**Work instructions**
**1)** Update the football ground blog from "Ground 112: Kalevi" through "the Estonian Esiliiga.", changing "fifty crowns" to "sixty crowns".
**2)** According to the football ground blog, in which city do Valga FC Warrior play all of their home games?

**Document passage**

Saturday, 12 September 2009

Grounds Without Games: Inverness

A twenty-minute walk from the nearest pub, or a Rory Delap throw-in's distance from either the Moray Firth or the main road north, the Tulloch Caledonian Stadium is a neat and tidy ground built with all the loving care of an edge-of-town outlet shopping centre. The main stand has its back to the water, the clubshop is a portakabin, and the nearest buildings of any note are a scrapyard and a bathroom tile warehouse.

On the plus side, Terry Butcher was nowhere to be seen.

Tuesday, 12 May 2009

Ground 112: Kalevi staadionil


The crowd had built up to four or five dozen by the time I got to Kalevi Stadium. What passed for a ticket office was at the back of the single stand, one man with a purse and a table. He spoke no English so I handed over fifty crowns and waited for some change that never came. It's clearly an expensive division, the Estonian Esiliiga.

At kick-off the home team, Parnu JK Vaprus, were in third place, having won four, drawn two and lost three of their first nine games. Their opponents Valga FC Warrior, who represent a city on the Estonian-Latvian border but play all of their home games in Tallinn, were two places and two points behind. From the outset it was clear that Valga were by far the better team, with two pacy wingers stretching the cumbersome home defence. They took the lead after ten minutes, doubled it thirty seconds after the restart, then sat back and let Parnu hoof the ball aimlessly towards their corner flags, much to the disgust of the home support (though the two away fans seemed fairly happy about it all).

**Provided material**
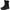 Insulated waterproof winter boots for men with a lace-up design on white [color:Black]
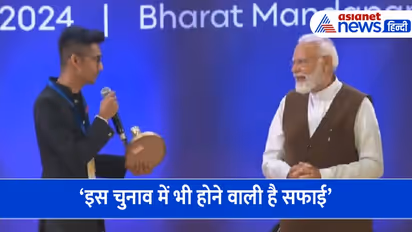 కంటెంట్ క్రియేటర్స్‌తో ప్రధాని మోడీ ఆసక్తికర సంభాషణ.. వైరల్ వీడియోలు ఇవే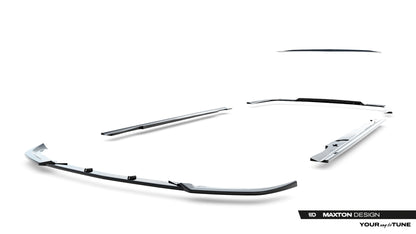 Set of Splitters Mercedes-Benz E63 AMG Sedan W212 Facelift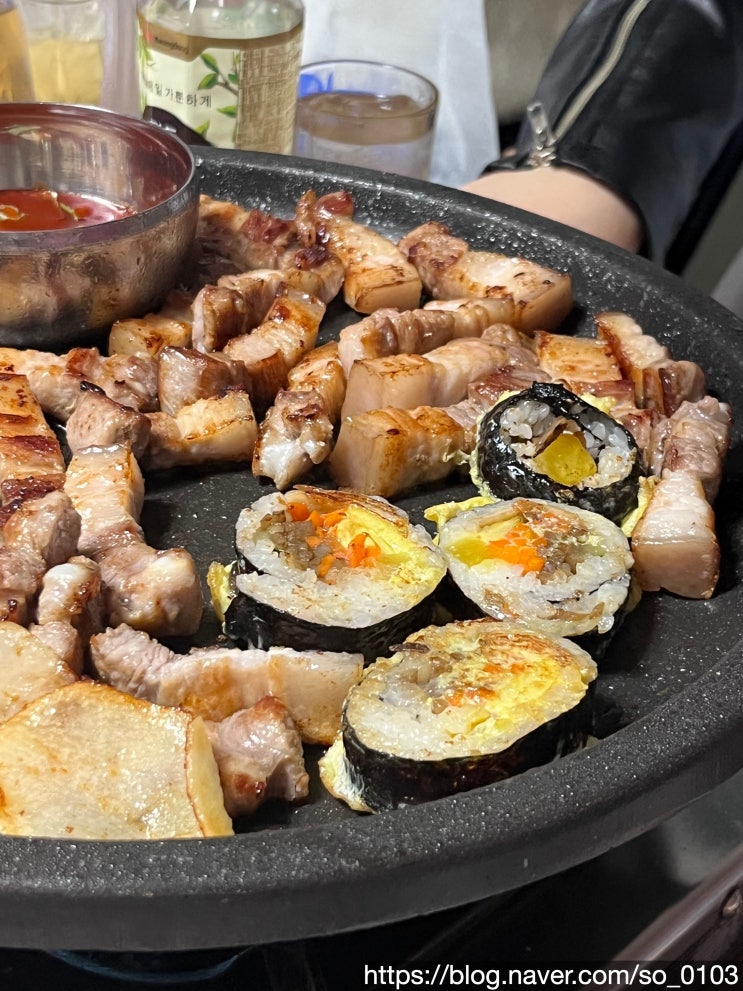  [부산/전포] 웨이팅 시간이 인증하는 오겹살 찐 맛집 "두루미"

**Expected results**
**1)**
Ground 112: Kalevi staadionil


The crowd had built up to four or five dozen by the time I got to Kalevi Stadium. What passed for a ticket office was at the back of the single stand, one man with a purse and a table. He spoke no English so I handed over sixty crowns and waited for some change that never came. It's clearly an expensive division, the Estonian Esiliiga.

**2)** Tallinn.